Después sus cabalgatas por otros barrios y su regalo elegante para las citas del centro, buscando el sabor en los legendarios cuadritos filo dramáticos, que lideraban Ceferino y Salvador López.
Así se fue ganando un lugar entre la vorágine de lo desconocido, naturalmente respaldados por sus dedos ágiles y su propiedad profesional en el arte de adecuar cabelleras a los hombres, sin mayores alharacas se convirtió en uno de los elegidos dentro del reducto peluqueril que cobra vigencia en los aledaños del Congreso Nacional.
Ya no era un extraño para la coqueta Callao, se ganó amigos y alguién acertó en llamarlo "Junín", al palpar la pasión que ponía Aurelio Giménez, cada vez que le afloraban las evocaciones por su pueblo natal.

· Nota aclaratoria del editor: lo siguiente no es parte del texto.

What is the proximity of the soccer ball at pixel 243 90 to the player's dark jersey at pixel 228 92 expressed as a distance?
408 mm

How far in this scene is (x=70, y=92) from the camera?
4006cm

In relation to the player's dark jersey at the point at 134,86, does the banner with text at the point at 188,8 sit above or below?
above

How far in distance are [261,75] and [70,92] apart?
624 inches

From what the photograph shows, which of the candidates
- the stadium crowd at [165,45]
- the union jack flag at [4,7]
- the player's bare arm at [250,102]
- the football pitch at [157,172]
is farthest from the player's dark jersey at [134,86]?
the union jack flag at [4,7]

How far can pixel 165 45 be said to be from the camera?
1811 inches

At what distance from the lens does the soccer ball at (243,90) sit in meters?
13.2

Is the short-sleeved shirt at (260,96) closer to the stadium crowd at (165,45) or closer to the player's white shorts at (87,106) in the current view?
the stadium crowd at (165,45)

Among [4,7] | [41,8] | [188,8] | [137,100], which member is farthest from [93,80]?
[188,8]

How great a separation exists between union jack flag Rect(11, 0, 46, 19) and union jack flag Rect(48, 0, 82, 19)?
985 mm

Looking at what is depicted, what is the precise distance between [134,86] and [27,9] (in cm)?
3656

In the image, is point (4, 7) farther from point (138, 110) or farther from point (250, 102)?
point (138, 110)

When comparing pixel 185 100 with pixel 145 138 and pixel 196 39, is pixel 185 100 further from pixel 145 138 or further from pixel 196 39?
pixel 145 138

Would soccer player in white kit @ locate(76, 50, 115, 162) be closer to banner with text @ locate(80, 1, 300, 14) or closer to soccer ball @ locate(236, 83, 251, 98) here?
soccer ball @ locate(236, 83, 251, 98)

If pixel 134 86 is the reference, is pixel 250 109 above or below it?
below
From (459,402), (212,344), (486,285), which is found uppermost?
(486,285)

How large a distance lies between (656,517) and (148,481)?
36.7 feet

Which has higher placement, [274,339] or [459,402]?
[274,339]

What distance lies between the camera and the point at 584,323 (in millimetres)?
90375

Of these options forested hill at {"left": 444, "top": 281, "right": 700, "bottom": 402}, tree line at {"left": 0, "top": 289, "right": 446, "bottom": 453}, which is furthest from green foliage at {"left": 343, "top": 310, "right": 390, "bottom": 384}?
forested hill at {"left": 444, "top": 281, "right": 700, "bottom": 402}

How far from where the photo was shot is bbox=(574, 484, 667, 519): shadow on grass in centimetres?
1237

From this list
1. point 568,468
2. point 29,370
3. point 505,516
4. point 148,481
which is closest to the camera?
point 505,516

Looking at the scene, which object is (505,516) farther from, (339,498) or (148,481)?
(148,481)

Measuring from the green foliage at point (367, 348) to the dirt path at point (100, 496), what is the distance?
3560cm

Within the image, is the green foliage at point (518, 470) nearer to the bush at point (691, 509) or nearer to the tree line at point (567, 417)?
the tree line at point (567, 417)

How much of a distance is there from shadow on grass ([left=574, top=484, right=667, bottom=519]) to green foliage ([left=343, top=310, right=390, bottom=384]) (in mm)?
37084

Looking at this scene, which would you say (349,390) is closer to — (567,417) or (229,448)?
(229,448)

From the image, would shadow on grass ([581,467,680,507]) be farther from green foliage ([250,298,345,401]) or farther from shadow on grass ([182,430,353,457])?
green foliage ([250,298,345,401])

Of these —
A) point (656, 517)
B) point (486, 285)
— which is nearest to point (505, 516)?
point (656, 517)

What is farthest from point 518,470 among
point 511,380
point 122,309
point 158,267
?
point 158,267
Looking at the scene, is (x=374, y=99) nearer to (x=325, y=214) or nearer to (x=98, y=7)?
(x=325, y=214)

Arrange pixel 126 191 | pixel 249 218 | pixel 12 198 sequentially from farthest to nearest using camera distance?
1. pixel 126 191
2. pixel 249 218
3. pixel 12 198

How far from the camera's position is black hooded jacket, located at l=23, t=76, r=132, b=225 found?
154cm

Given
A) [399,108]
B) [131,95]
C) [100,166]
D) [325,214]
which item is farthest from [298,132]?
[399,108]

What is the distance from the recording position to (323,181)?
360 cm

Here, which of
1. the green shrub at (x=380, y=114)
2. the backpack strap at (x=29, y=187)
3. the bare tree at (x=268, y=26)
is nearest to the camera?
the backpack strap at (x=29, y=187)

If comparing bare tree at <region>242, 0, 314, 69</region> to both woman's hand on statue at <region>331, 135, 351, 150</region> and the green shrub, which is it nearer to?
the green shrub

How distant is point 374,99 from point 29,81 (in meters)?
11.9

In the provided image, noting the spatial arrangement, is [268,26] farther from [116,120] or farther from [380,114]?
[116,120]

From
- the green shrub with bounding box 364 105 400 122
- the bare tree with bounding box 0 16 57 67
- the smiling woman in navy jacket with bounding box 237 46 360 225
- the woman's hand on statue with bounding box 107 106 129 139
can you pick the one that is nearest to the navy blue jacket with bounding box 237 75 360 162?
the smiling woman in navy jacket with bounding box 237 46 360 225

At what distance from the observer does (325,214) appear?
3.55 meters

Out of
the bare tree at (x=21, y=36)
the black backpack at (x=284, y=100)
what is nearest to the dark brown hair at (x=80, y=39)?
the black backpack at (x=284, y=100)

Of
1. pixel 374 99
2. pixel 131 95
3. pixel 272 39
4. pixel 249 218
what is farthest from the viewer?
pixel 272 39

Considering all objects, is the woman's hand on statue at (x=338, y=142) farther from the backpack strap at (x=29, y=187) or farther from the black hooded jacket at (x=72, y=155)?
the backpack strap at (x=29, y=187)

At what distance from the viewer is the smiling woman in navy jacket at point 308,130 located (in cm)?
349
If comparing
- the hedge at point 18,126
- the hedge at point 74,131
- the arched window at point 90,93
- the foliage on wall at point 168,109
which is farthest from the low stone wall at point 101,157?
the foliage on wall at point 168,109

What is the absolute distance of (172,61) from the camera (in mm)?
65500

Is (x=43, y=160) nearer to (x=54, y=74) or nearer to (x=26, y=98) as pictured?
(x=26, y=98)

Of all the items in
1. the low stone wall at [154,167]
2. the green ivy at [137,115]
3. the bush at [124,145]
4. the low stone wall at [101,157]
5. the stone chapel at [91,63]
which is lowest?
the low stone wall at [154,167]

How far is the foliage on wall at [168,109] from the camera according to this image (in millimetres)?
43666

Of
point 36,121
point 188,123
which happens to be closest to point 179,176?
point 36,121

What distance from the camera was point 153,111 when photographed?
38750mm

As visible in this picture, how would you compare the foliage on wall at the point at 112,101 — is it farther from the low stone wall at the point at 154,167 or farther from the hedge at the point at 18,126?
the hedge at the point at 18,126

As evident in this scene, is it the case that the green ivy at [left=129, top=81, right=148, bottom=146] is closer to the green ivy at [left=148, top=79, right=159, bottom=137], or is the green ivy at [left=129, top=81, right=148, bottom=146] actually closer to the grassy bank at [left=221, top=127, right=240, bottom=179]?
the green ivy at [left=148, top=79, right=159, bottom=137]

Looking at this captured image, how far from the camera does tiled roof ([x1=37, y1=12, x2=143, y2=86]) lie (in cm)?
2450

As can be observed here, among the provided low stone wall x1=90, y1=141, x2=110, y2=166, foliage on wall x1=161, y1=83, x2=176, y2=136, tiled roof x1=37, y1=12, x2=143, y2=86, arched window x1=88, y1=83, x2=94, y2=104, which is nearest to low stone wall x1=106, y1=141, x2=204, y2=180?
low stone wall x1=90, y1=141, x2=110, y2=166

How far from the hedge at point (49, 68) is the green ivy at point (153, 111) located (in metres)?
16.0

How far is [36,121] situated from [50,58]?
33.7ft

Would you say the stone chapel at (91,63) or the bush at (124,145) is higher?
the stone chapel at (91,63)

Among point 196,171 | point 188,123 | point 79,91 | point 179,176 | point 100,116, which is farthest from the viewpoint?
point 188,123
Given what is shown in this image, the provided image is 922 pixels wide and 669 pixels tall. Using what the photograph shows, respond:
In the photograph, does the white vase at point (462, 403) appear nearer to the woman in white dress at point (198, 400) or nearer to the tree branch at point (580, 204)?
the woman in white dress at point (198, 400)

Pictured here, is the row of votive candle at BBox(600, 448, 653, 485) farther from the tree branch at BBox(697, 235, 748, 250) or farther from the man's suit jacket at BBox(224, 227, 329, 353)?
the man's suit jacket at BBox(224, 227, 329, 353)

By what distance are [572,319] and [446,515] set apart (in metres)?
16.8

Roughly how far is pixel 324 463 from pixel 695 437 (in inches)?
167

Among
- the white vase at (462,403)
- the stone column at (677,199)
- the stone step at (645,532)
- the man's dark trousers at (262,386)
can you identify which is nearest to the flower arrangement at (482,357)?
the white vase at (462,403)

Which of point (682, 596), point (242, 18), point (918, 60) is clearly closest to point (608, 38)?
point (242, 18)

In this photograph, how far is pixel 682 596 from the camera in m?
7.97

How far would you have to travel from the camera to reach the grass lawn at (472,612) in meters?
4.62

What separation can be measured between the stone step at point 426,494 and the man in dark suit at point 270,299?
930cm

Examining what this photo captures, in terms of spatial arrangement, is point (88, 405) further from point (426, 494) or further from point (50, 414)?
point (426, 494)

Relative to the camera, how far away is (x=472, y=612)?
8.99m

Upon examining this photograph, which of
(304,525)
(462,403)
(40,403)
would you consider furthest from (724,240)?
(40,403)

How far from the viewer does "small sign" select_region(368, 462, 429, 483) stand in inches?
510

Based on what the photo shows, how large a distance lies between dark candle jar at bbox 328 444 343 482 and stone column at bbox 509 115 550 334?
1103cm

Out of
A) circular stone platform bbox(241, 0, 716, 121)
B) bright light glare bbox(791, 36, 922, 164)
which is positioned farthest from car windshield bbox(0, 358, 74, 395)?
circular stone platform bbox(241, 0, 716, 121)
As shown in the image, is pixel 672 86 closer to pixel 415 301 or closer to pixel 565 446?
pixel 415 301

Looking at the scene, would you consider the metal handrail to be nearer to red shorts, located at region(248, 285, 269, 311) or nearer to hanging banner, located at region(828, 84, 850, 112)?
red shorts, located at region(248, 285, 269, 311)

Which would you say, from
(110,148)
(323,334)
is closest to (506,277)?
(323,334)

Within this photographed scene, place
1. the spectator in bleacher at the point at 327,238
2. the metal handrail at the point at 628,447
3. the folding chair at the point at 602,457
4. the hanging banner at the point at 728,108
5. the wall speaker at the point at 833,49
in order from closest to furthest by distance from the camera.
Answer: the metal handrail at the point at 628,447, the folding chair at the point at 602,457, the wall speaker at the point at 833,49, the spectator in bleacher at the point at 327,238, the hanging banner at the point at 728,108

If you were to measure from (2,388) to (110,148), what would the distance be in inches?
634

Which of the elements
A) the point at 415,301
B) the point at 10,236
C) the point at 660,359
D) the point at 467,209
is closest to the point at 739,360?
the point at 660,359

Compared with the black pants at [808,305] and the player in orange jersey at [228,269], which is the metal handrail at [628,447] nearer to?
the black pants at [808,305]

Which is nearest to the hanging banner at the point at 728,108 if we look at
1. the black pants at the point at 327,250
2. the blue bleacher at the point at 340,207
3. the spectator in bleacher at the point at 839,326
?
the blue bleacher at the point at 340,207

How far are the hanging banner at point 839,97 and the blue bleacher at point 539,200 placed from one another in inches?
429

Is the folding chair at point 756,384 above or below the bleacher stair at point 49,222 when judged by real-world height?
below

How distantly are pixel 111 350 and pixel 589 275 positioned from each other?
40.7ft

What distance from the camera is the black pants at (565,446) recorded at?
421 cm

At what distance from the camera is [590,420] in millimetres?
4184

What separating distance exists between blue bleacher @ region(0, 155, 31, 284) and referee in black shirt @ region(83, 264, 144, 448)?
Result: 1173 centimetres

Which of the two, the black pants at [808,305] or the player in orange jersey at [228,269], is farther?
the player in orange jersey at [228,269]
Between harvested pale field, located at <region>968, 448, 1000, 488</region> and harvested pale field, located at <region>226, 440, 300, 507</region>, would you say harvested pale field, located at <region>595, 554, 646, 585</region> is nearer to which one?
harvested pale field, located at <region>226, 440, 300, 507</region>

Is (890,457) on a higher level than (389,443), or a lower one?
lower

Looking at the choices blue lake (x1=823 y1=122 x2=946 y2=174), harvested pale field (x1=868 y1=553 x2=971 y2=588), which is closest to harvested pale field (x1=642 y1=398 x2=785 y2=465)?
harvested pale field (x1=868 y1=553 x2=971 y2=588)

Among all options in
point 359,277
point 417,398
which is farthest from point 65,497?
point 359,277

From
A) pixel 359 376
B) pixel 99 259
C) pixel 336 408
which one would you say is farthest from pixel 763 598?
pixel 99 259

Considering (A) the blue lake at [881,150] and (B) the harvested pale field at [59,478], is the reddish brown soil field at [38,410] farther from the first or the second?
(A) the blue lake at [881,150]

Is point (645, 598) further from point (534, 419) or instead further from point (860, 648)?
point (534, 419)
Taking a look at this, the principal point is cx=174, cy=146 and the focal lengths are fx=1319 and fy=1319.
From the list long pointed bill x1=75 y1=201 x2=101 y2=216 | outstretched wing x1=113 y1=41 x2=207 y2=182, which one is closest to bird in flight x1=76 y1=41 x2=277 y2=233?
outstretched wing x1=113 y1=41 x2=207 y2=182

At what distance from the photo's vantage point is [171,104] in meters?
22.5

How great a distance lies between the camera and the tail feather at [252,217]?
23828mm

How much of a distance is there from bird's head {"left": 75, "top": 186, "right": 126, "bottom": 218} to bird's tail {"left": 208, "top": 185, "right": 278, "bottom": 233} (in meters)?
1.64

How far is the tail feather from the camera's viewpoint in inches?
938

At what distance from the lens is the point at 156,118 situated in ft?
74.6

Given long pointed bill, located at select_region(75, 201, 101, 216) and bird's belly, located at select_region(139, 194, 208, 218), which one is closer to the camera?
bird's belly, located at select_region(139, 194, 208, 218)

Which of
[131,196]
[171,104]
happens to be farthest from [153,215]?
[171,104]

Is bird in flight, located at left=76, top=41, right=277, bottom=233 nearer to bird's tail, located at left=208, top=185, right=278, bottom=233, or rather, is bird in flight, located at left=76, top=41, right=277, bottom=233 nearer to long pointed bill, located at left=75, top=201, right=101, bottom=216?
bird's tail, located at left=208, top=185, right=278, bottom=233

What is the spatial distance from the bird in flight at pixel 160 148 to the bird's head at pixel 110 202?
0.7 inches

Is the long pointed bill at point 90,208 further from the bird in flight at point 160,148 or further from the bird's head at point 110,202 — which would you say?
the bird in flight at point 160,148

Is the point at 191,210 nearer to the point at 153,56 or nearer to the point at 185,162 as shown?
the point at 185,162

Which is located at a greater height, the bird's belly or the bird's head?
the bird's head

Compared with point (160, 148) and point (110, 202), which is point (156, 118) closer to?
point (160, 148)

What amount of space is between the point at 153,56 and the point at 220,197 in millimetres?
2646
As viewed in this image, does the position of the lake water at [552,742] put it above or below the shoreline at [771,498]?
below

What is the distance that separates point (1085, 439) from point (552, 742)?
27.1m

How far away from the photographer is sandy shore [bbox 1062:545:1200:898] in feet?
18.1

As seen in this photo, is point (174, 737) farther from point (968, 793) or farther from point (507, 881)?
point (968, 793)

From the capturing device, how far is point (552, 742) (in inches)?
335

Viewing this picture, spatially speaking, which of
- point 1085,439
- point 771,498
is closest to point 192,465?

La tétrica mujer de negro, hosca y siniestra, lo fue a buscar al hogar de la Paternal, donde compartía los dones del otoño con su compañera, amiga y esposa, la gentil Olinda Buccini.
Pienso que sólo está dormido, desde la esquina de Boyacá, ojála los tonos cimbreantes de los tangos.
DESDE EL SILENCIO SE SIGUE LLAMANDO VICENTE RENZA
Apenas culminada la escuela primaria, comenzó a comulgar con aquella exigencia entroncada con otro modo de vivir y que ordenaba la obligación de salir a ganarse el derecho a permanecer, entonces -y como un hecho natural- se aferró al oficio de peluquero, de la mano con un auténtico maestro en el arte de adecuar pelos y barbas. Su padre, don Saverio Renzo, resultaba el consultor presto siempre a dar cátedra de tijera, el local enclavado en el frente de un caserón plagado de leyendas que todavía hoy se mantiene enhiesto sobre el trazo de la calle Javier Muñiz.
En su ámbito se modelaron los sueños iniciales que los llevaría a fundar el club Mariano Moreno. Ilusiones de los Calderone, los Petraglia, los Rucci, los Stamboni, los Rusailh, los Benavidez. En fin. Nombres y más nombres que forman la galería señera de los recuerdos.
En esa escenografía y oteando el carisma de esos personajes fue alzando vuelo este "Vicentito" Renza que ahora se metió en los callejones que no saben de retorno, cumpliendo con el rito de saberse el peluquero de ese "barrio del Molino" del cual no se había ido nunca.
JUAN AYALA, SEÑOR DE LA CONVIVENCIA
Había nacido con el mismo siglo por los bordes de aquella Tierra del Fuego, de pibe se impregnó con las urgencias de los hogares proletarios, trazando sus correrías iniciales por los baldíos inmensos por donde los arabescos del fútbol sentaban los reales de una epopeya imaginaria.
Ya de muchacho aprendió las cabriolas de los tangos en los salones de Rossi y Masari, supo de la necesidad de ganarse la vida sin elegir lugar, después como tantos otros se incorporó a la colmena humana que por las mañanas convocaba el taller ferroviario.
Respondiendo a un mandato interior transitó por los carriles del deporte. El boxeo romántico y señorial, el mismo que impusiera como un canto de juventud un tal Jorge Newbery lo ganó en sus veladas primarias.
El destino lo llevó para otro barrio y sin renegar del suyo se afincó en las calles del Molino. Cuando llegó cobraron vigencia las veredas altas y los callejones de tierra. De inmediato se definió por no mirar de afuera y pasó a colaborar en todo con las comisiones de fomento.
El logro del asfalto que vino para cambiar el lugar, junto con otros hombres, es producto de su empecinamiento y sus gestiones.
Su vieja casona de calle Uruguay recibió con calidez el arribo de ídolos populares que buscaban en sus dedos el talco y limón, la solución para sus "nanas". En una esquina con ochava que sigue amontonando recuerdos gustaba entreverarse con las nostalgias valederas de Juan Rucci, José Calderón, Manolo Ollero y Albino Caporaletti.
La ciudad despertó a su albedrío de siempre, la noticia de su muerte convocó a la congoja, por las calles nuevas de Villa Belgrano y El Molino mordieron lágrimas de impotencia los viejos hombres. Acodado en el balcón que le regala el vértice de su estrella, Juan Condorelli el bohemio de las madrugadas con neblina, lo recibió con un poema y juntos salieron a recorrer los albores de un cielo azul sin nubarrones.
Los pibes del barrio extrañaron su sermón callejero, la panadera nueva lo seguirá esperando para el saludo; cuánto dolerá su ausencia y que imperecedero será su majestuoso recuerdo.